The Heatkiller allowed for some overclocking however the Threadripper platform as a whole doesn’t overclock well leaving us to focus more on ensuring turbo clocks remain high over making the processor overclocker friendly.
In this review we will be looking at the other side of cooling the Ryzen Threadripper focusing not on watercooling but rather how well this processor can be cooled using traditional air. To accomplish this we will be looking at three coolers from Noctua.
We have seen these coolers before. For instance I reviewed the NH-U12S SE-AM4 back in 2017 during the first Ryzen launch and the NH-U14S is a design that has been out since before I reviewed it back in 2013. Thing is these designs work and all Noctua needs to do is change the coldplate to match the new socket. That way the radiator and heatpipe configuration can be reused along with the allocated fan.
Of course my concern isn’t so much about the cooler but how well the cooler performs on a hot platform like Threadripper especially considering that these coolers were designed for much older platforms that didn’t produce as much heat. (At least before you introduce overclocking)
Here is a visual rundown of the three coolers in this article.

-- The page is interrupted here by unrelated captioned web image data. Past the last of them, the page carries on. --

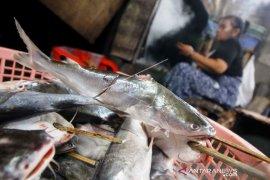 Harga Ikan Asap Naik Akibat Pasokan Menurun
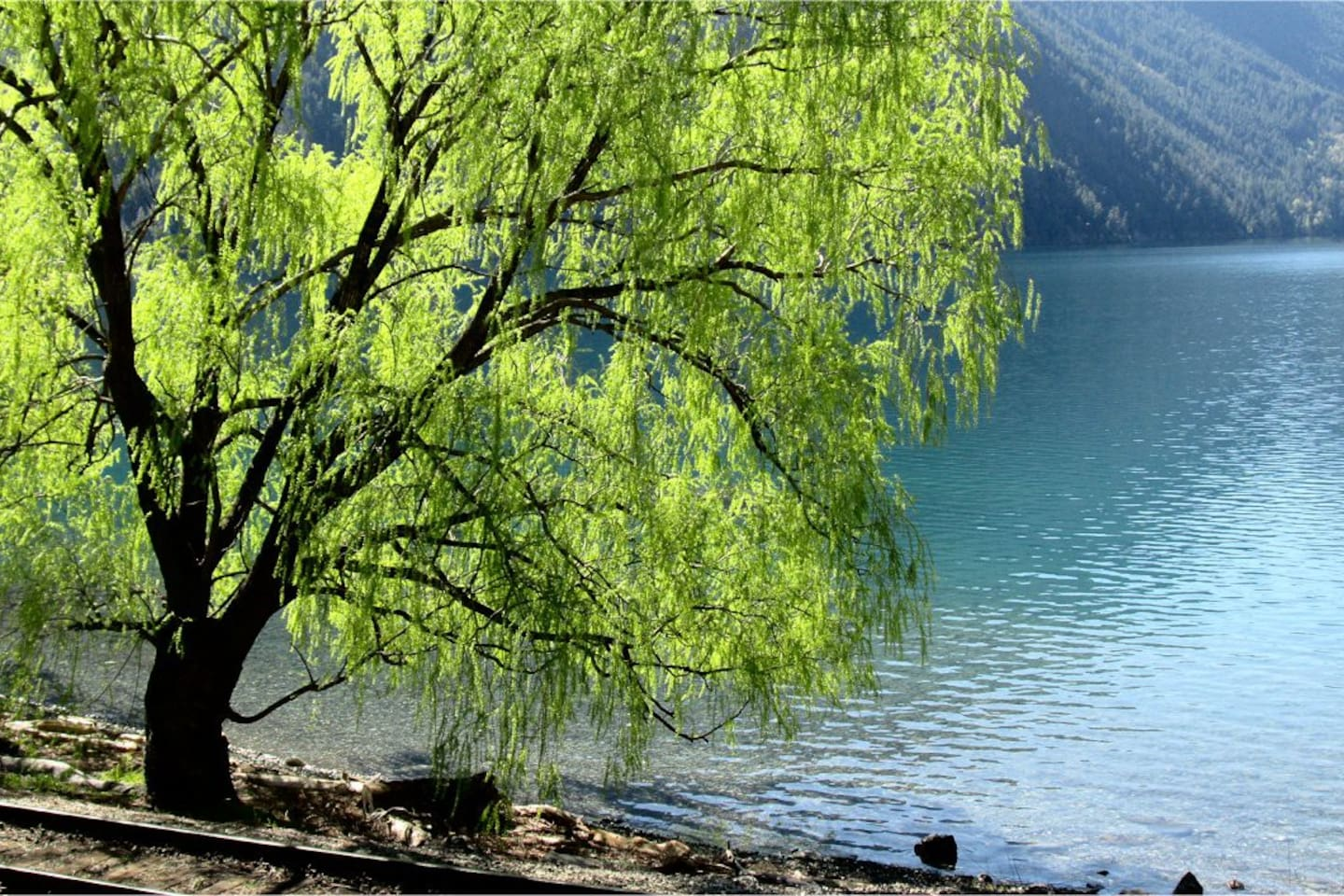 """""""By the Willow Tree"""" - One of two beaches at Anderson Lake."""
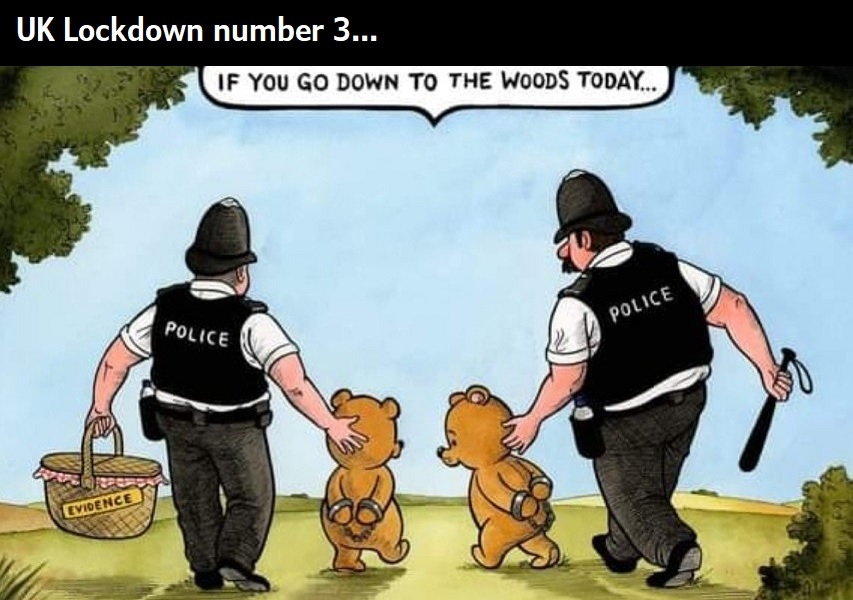 UK lockdown - meme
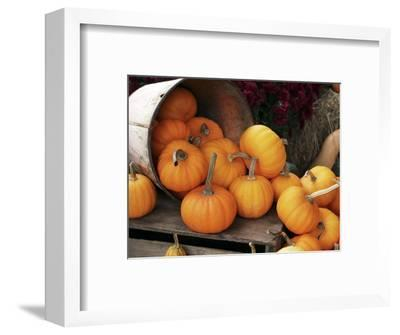 Harvested Pumpkins-Tony Craddock-Framed Premium Photographic Print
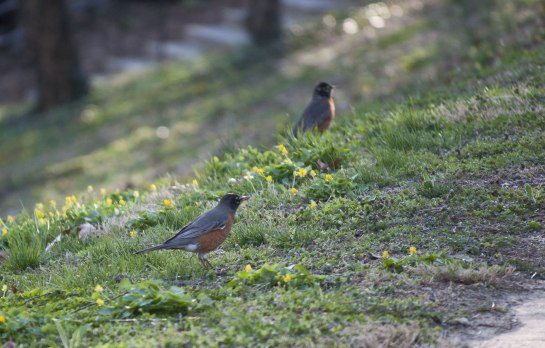 Two Robbins foraging on a slope.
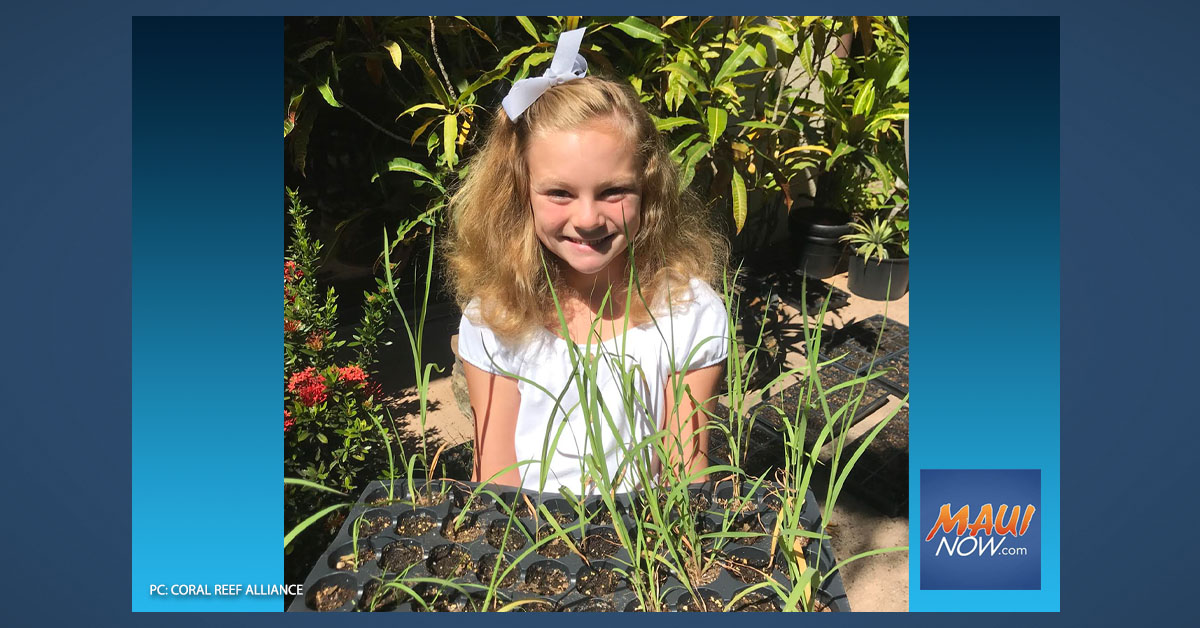 Maui 10-Year-Old Grows 900 Plants to Protect Coral Reefs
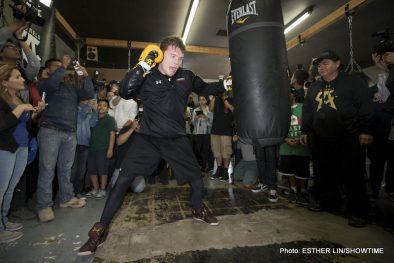 "Alfredo Angulo Canelo vs. Angulo Saul ""Canelo"" Alvarez"
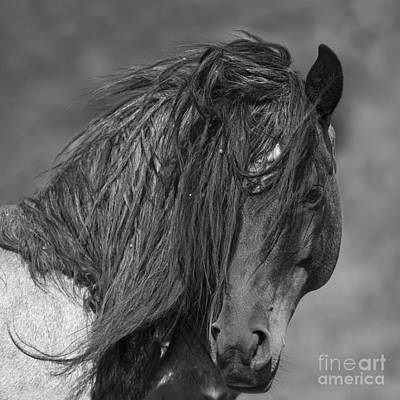 Stallion Photograph - Freedom Close Up by Carol Walker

The largest of the coolers comes equipped with the NF-A15 fan. This fan is a 150mm fan situated in a 140mm frame allowing an extra 10mm of cooling performance at the tips.
The middle tier cooler that comes equipped with a powerful NF-F12 Focused Flow 120mm fan. These fans have been a workhorse for Noctua offering excellent pressure, acoustical performance and Focused Flow Fins that keeps the exhaust air in a column so it can be directed where it needs to be.
This cooler has 5 physical heatpipes as a U-Type tower which lowers the heat capacity over the U14S but, we might be able to overcome that by swapping the NF-F12 fans for a pair of NF-A12x25 fans. These are the latest 120mm fans from Noctua and are extremely powerful
This is the smallest cooler of the bunch featuring two 92mm cooling fans and a much wider radiator. The wider design offers more surface area and the six heatpipe design brings the capacity back up at the expense of actual air movement.
The NH-U9-SP3 is the only cooler that comes with two fans out of the box however both the U12S and U14S have options to install a secondary fan using the included wire clips.